Esses temporais costumam estar associados à passagem de frentes frias, à atuação da Zona de Convergência do Atlântico Sul (ZCAS) e, principalmente, aos eventos convectivos, conhecidos popularmente como tempestades de verão. “Uma cidade pode registrar chuva intensa em poucas horas, enquanto municípios vizinhos permanecem praticamente sem chuva. Essa é uma característica típica das tempestades convectivas”, acrescenta Hana Silveira.
O que é o El Niño?
O El Niño é um fenômeno climático natural caracterizado pelo aquecimento anormal das águas superficiais do Oceano Pacífico Equatorial. Essa alteração modifica a circulação da atmosfera e influencia os padrões de chuva e temperatura em diferentes partes do mundo.
O fenômeno ocorre, em média, a cada dois a sete anos e, quando está ativo, costuma elevar as temperaturas globais. No Brasil, seus efeitos variam conforme a região.

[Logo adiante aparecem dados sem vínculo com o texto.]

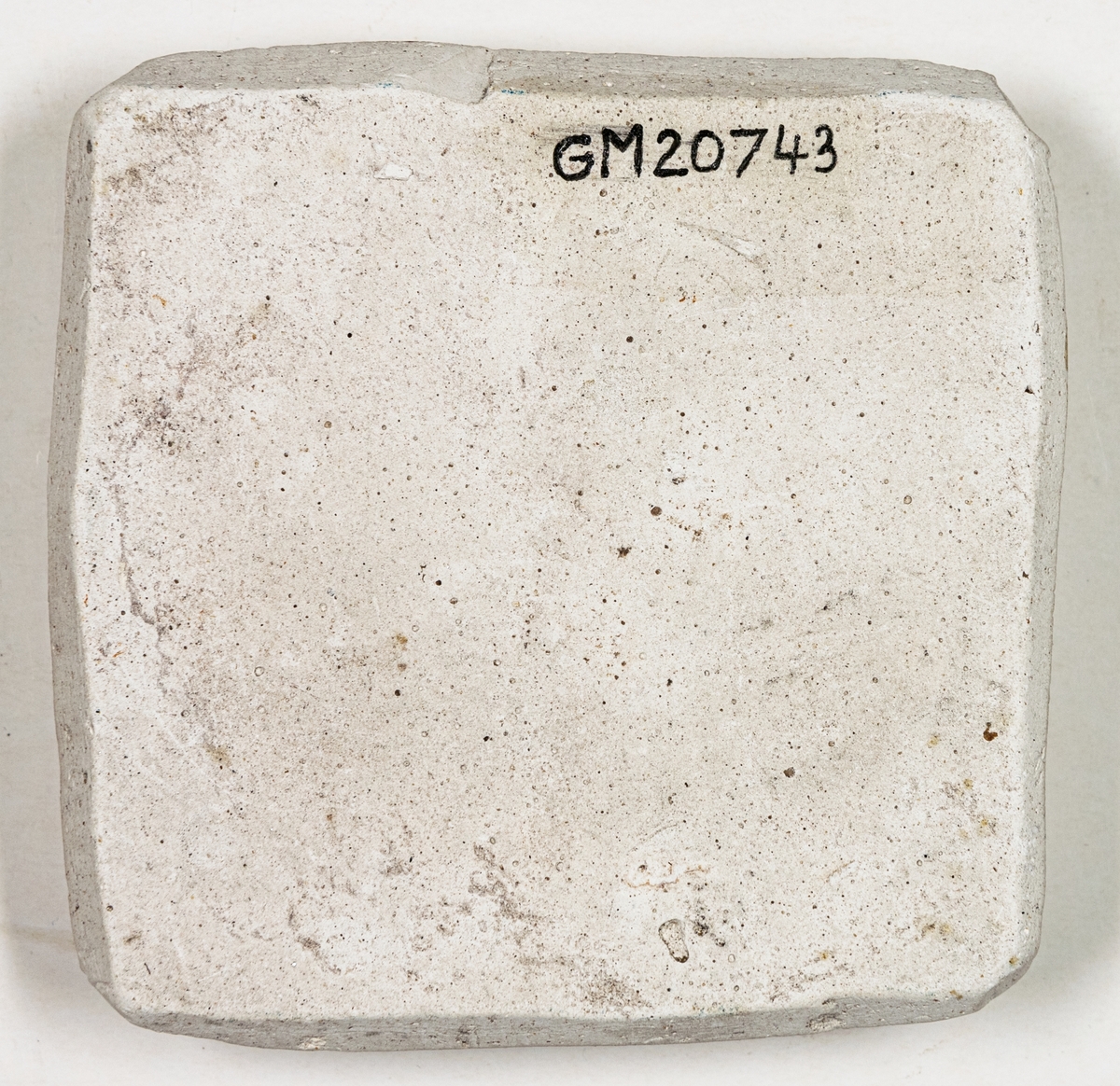 Gjutform av gips. Platt, närmast kvadratisk med fyrsidig bladrosett i omvänd relief på ena sidan. Formytan gråbrun.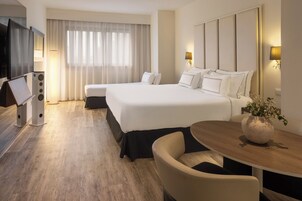 A hotel room with a large bed, a desk, a chair, a TV, and a window with curtains.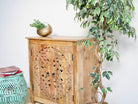 Side angle image of a carved wood furniture cabinet made from solid mango wood, Mediterranean-style with Indian floral carvings, 90 × 90 × 40 cm.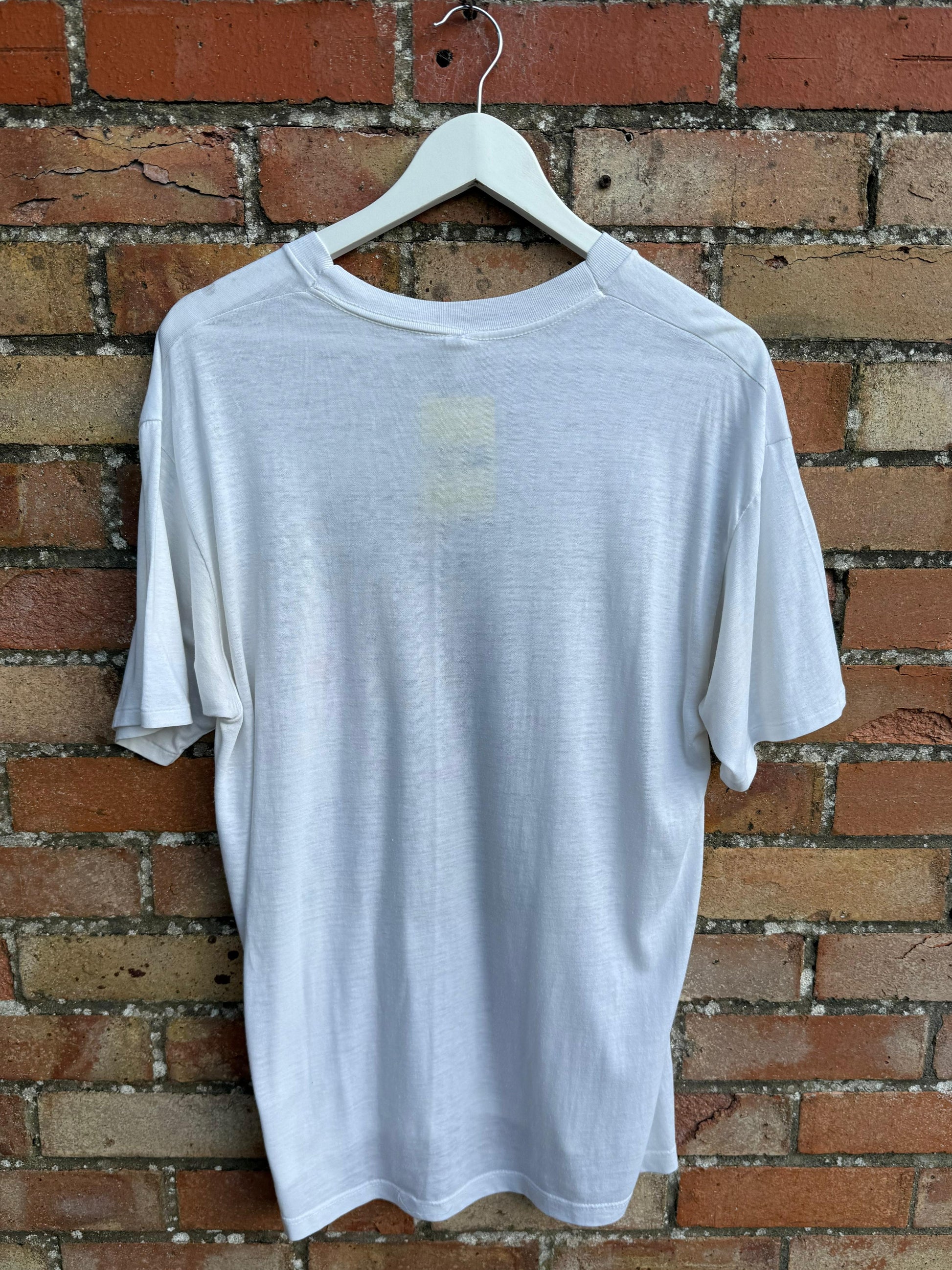 White t-shirt on a hanger against a brick wall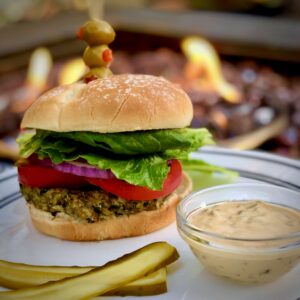 A veggie burger with a skewer of olives and peppers on top, served with a side of pickles and a dipping sauce on a white plate, set against a backdrop of a blazing fire.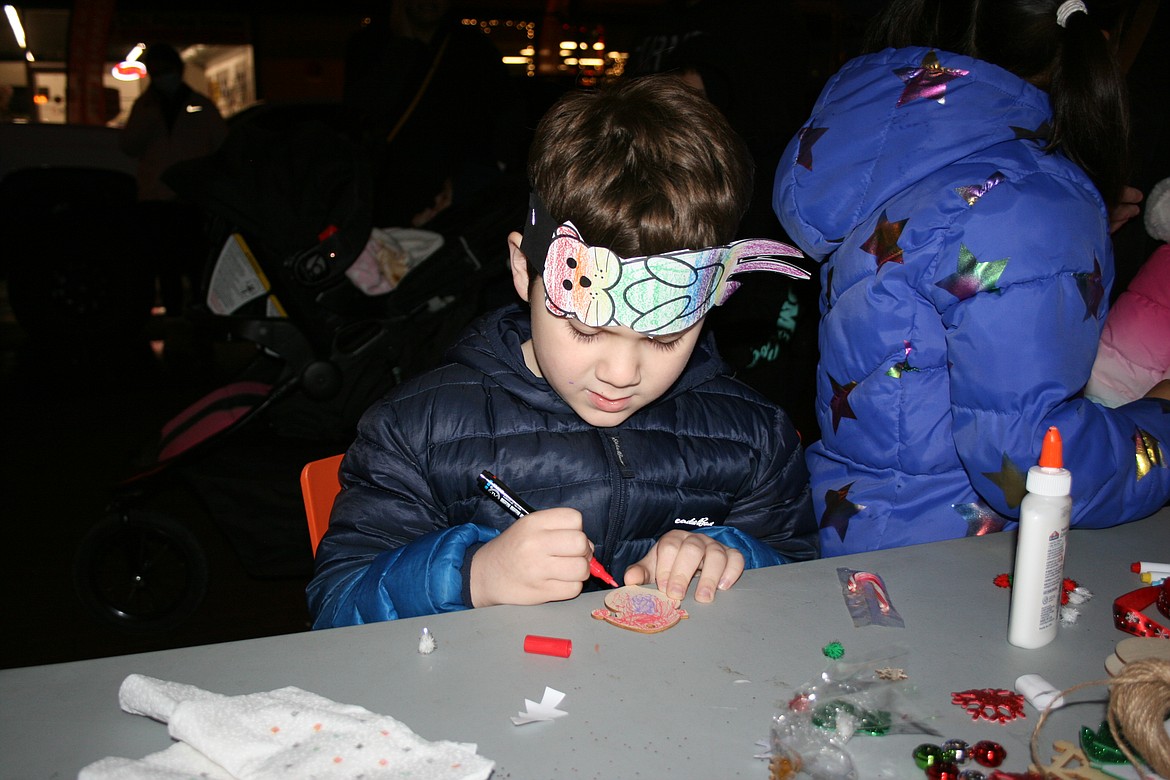 Kiyoshi Wagner paints an ornament during the Downtown Street Tree Lighting and Holiday Open House sponsored by the Downtown Moses Lake Association.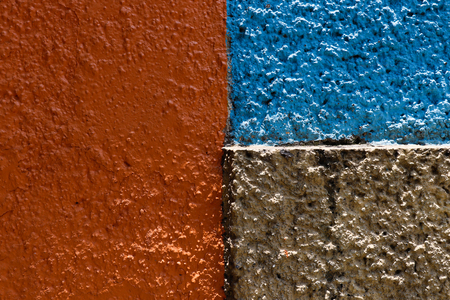 Red, blue and brown wall textureの写真素材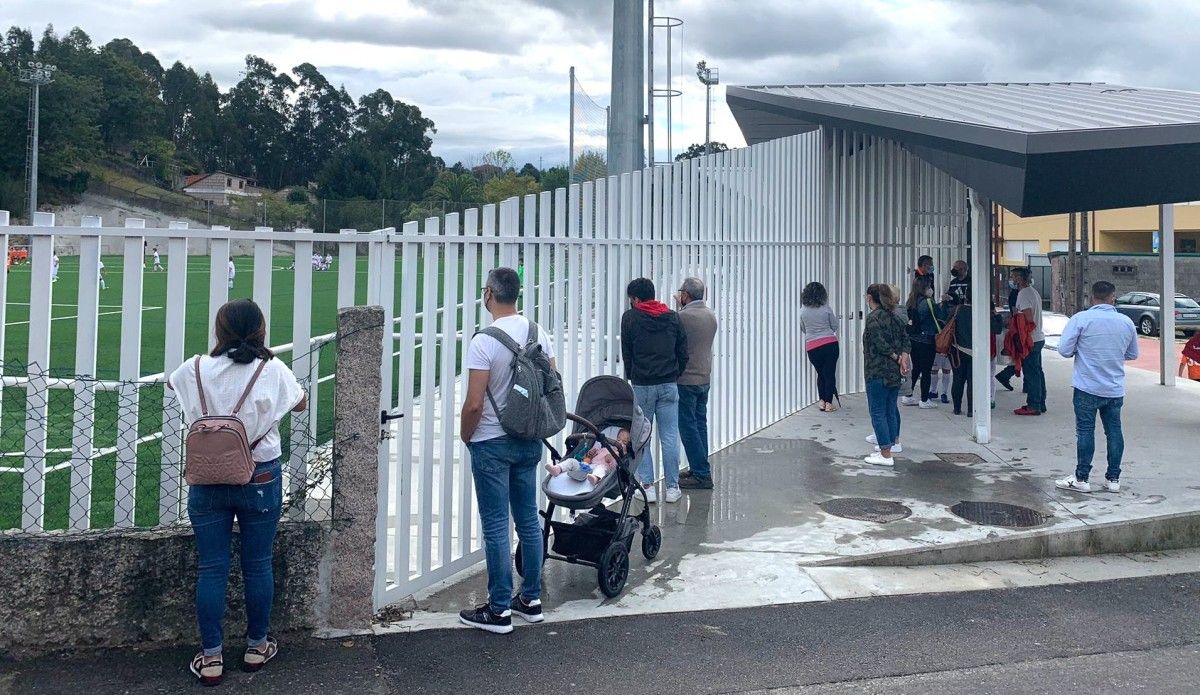 Padres y madres en el exterior del campo de fútbol de Ponte Sampaio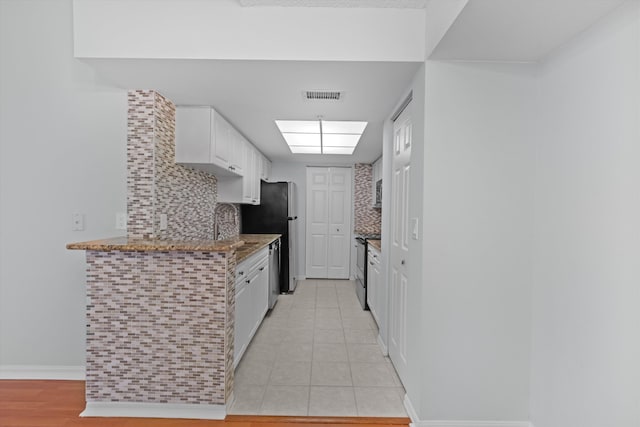 kitchen featuring light tile patterned floors, stone counters, appliances with stainless steel finishes, white cabinets, and decorative backsplash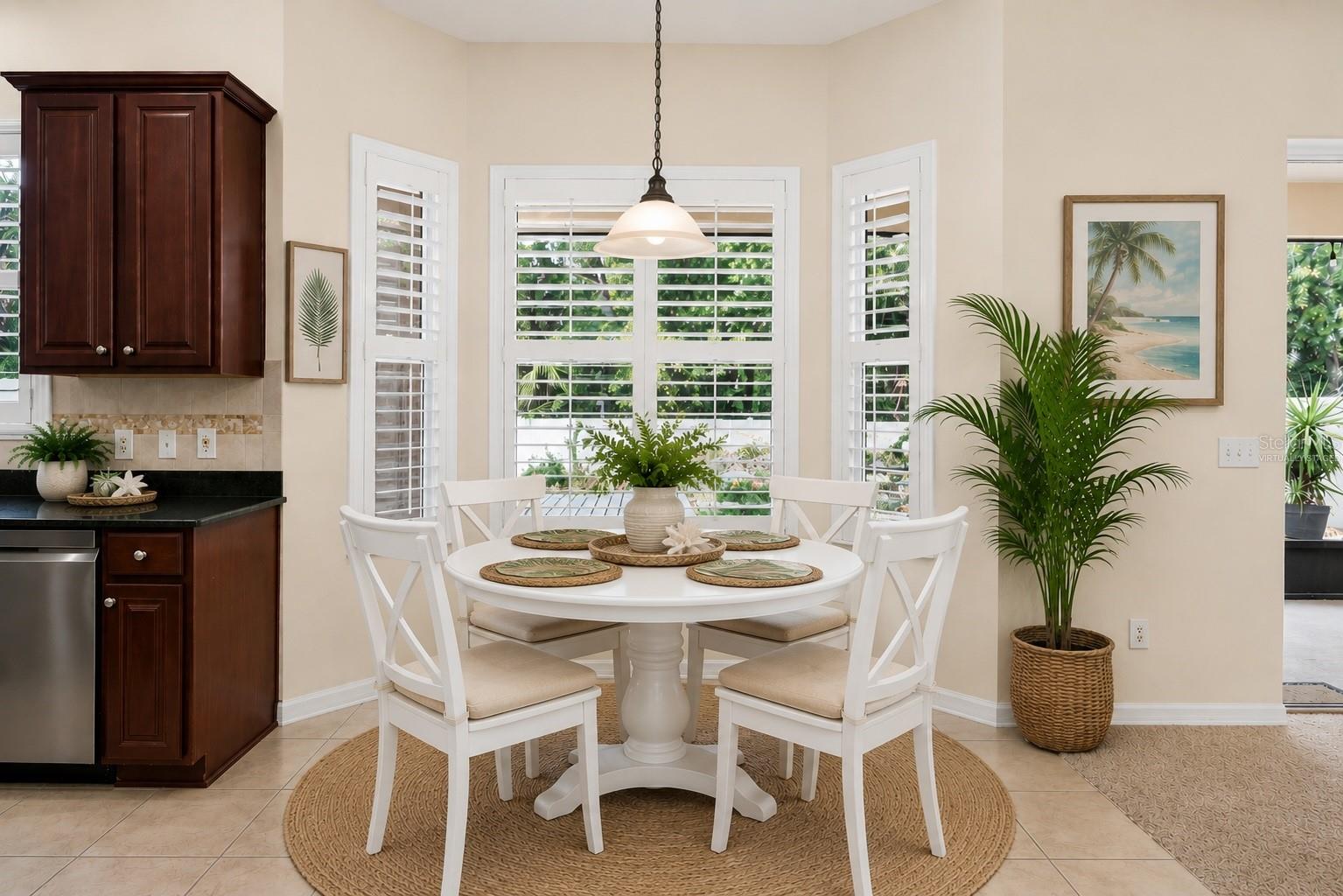 Dine in kitchen area. Virtually staged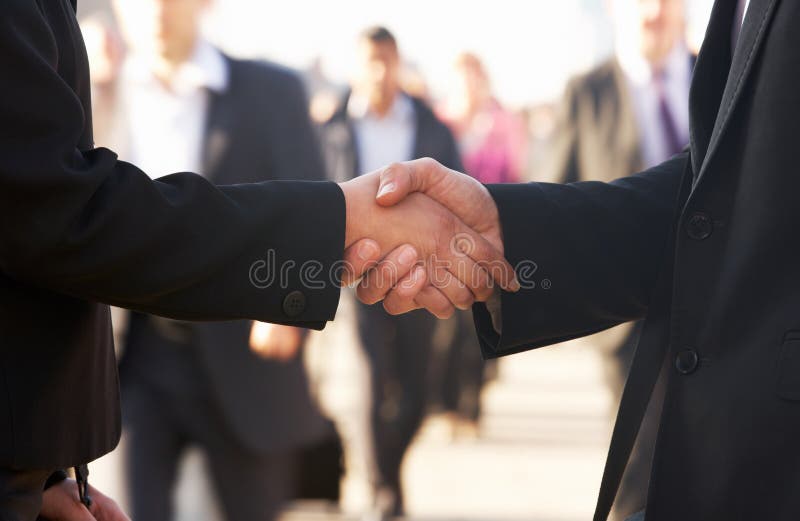Businessman and business women shaking hands in street. Businessman and business women shaking hands in street
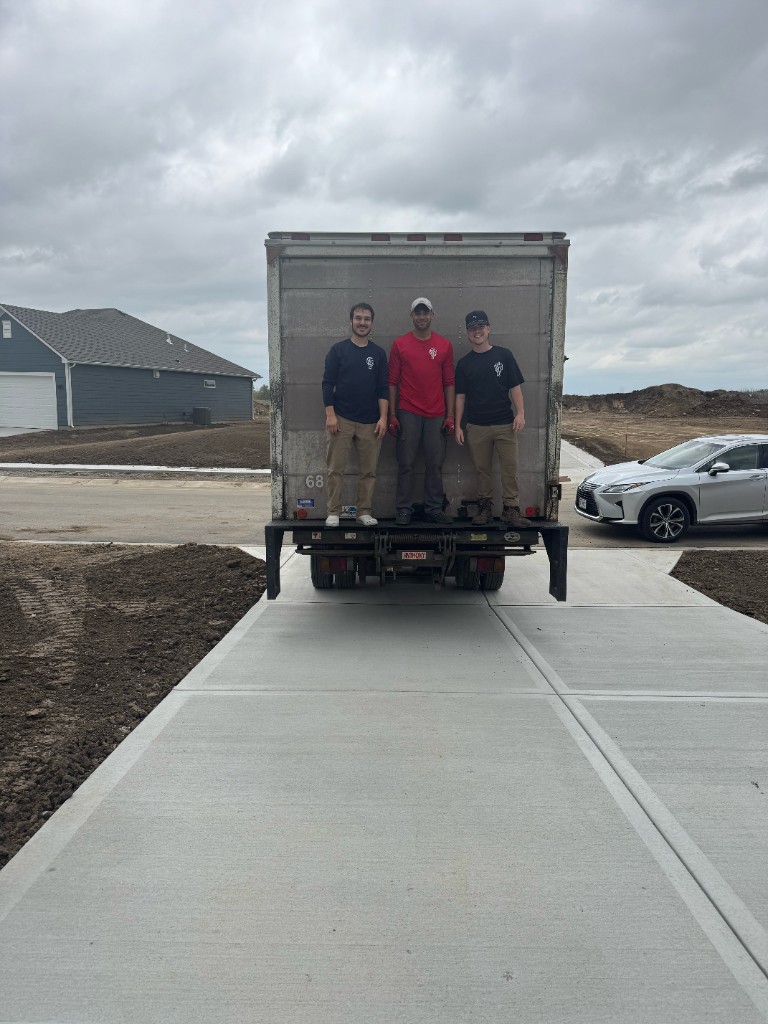 Little Fellas Moving crew with their box truck on a Kansas City driveway, ready to move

No Sul, a tendência é de aumento das chuvas e maior risco de enchentes. Já no Norte e em parte do Nordeste, predominam períodos mais secos e estiagens. No Sudeste, incluindo o Rio de Janeiro, o cenário normalmente combina temperaturas mais elevadas com chuvas mais irregulares e episódios de temporais localizados.
Além dos impactos sobre o clima, especialistas alertam que o El Niño também pode aumentar a frequência de ondas de calor, elevar o risco de incêndios florestais em áreas mais secas e exigir maior atenção dos órgãos de monitoramento para a prevenção de desastres provocados por eventos extremos.